*** Opening DATA FOR THE TASK ***
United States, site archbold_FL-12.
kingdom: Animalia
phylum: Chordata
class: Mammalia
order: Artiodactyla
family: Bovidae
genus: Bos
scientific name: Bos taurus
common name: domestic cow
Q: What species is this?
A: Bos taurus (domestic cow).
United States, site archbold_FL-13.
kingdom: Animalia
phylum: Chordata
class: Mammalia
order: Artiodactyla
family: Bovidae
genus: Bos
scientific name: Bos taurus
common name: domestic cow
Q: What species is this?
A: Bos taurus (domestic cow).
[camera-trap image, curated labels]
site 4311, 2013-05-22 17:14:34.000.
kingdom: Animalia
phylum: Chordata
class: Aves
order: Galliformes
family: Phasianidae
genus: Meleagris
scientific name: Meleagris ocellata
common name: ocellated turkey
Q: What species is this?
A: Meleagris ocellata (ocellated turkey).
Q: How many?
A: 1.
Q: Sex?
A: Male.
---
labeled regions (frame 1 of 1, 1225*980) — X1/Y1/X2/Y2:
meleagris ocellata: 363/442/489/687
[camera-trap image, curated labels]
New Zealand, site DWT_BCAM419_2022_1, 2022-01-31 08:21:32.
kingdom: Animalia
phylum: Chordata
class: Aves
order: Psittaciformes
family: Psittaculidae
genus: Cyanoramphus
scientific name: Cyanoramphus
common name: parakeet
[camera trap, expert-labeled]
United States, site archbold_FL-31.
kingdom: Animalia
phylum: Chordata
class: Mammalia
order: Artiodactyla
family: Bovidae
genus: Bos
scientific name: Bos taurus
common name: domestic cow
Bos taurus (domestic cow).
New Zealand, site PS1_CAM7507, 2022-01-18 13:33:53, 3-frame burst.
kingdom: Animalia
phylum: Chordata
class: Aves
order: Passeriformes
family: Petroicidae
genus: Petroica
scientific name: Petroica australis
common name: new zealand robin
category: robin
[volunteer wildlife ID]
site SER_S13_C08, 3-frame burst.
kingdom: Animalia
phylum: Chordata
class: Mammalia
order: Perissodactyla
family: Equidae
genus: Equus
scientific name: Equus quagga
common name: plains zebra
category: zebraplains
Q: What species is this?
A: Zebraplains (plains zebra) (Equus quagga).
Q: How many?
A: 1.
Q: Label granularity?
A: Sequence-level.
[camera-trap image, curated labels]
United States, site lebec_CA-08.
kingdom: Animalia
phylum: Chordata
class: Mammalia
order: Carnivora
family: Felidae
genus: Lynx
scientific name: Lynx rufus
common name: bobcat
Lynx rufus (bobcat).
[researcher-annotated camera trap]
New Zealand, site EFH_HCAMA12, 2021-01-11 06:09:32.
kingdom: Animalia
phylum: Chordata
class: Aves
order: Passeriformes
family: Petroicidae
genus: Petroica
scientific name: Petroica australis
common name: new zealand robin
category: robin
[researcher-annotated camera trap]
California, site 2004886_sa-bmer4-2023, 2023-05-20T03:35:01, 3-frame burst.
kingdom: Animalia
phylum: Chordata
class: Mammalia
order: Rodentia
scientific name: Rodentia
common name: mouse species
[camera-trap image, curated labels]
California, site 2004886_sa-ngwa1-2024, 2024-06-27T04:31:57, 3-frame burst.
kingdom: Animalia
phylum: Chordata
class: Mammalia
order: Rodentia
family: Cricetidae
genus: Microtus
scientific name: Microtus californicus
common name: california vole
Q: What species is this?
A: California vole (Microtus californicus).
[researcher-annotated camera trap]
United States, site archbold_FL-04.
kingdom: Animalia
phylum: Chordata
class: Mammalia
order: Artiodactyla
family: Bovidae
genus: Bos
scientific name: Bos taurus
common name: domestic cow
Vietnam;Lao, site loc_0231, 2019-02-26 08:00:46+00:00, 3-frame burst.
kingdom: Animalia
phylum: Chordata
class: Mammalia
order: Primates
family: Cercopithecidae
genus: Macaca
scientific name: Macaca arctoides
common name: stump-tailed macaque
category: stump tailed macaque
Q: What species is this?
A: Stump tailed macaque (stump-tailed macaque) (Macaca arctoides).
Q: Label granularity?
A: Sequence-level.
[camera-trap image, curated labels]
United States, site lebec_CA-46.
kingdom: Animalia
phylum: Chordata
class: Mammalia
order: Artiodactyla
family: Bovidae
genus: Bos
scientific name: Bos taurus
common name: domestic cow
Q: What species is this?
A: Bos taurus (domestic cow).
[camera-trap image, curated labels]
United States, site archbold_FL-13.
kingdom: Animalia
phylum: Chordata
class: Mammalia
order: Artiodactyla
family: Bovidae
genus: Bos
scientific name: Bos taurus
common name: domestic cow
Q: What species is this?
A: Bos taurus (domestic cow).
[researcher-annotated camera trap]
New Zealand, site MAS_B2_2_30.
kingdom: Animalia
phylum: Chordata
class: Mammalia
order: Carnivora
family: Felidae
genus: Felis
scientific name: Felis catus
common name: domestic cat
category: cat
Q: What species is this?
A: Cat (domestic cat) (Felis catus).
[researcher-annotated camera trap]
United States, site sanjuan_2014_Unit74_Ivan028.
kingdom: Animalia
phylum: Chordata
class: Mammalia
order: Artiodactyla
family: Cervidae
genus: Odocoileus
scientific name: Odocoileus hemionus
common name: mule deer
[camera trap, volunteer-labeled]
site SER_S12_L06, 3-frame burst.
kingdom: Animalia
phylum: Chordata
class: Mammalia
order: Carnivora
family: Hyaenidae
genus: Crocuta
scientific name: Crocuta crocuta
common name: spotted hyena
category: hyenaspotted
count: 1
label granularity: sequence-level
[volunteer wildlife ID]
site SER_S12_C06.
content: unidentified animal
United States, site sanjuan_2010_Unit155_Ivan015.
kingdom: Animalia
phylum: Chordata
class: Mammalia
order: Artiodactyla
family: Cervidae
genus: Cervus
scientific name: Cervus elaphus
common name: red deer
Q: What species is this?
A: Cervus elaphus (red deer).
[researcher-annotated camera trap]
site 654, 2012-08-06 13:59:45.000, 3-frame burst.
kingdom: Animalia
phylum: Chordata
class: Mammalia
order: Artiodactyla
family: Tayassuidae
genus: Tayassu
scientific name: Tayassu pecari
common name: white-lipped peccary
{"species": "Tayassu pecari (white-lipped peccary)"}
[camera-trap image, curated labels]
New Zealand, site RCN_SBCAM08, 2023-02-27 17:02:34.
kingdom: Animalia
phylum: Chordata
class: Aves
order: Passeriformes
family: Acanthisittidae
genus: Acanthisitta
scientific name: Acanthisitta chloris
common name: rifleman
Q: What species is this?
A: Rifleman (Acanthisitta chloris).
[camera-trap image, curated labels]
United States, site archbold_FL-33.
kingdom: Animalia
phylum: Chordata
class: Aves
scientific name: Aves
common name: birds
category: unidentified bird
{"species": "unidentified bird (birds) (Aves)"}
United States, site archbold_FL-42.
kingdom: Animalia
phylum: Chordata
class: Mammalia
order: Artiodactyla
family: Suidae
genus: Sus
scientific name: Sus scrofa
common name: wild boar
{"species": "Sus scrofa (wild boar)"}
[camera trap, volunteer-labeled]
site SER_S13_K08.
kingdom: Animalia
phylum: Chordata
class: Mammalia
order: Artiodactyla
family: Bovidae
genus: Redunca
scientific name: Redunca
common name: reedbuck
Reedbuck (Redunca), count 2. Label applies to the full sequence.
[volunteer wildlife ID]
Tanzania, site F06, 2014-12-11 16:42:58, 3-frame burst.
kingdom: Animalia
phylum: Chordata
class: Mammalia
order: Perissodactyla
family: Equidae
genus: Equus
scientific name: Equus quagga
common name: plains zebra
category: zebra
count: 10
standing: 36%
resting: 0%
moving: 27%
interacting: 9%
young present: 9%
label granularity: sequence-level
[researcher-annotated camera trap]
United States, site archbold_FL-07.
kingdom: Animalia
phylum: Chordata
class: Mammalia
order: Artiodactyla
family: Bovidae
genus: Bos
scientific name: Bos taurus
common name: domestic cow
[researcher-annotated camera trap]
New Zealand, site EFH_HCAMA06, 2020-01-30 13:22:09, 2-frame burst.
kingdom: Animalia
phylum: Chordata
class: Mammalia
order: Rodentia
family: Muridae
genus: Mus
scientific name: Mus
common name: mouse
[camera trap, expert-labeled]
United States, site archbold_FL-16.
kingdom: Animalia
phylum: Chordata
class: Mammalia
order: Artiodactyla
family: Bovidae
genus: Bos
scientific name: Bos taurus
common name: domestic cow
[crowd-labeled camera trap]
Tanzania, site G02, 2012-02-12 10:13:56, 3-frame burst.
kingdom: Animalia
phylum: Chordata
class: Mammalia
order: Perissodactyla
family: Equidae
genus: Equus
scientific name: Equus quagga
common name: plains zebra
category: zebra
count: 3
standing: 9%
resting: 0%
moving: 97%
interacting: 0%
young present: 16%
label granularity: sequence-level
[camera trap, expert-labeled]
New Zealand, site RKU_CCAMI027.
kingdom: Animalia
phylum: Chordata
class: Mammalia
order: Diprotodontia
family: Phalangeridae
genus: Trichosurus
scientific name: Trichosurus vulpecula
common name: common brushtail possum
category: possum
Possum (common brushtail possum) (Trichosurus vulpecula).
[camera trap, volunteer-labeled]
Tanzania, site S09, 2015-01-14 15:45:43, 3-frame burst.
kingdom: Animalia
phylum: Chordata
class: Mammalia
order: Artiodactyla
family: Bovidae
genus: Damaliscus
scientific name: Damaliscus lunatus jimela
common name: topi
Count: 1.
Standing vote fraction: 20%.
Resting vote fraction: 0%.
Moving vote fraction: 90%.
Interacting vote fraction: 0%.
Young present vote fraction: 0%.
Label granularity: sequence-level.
*** Closing DATA FOR THE TASK ***
Only the lines from the opening of the material through the line with "scientific name: Meleagris ocellata" should be echoed, exactly as written.

→ **SOLUTION FOR THIS TASK**:
United States, site archbold_FL-12.
kingdom: Animalia
phylum: Chordata
class: Mammalia
order: Artiodactyla
family: Bovidae
genus: Bos
scientific name: Bos taurus
common name: domestic cow
Q: What species is this?
A: Bos taurus (domestic cow).
United States, site archbold_FL-13.
kingdom: Animalia
phylum: Chordata
class: Mammalia
order: Artiodactyla
family: Bovidae
genus: Bos
scientific name: Bos taurus
common name: domestic cow
Q: What species is this?
A: Bos taurus (domestic cow).
[camera-trap image, curated labels]
site 4311, 2013-05-22 17:14:34.000.
kingdom: Animalia
phylum: Chordata
class: Aves
order: Galliformes
family: Phasianidae
genus: Meleagris
scientific name: Meleagris ocellata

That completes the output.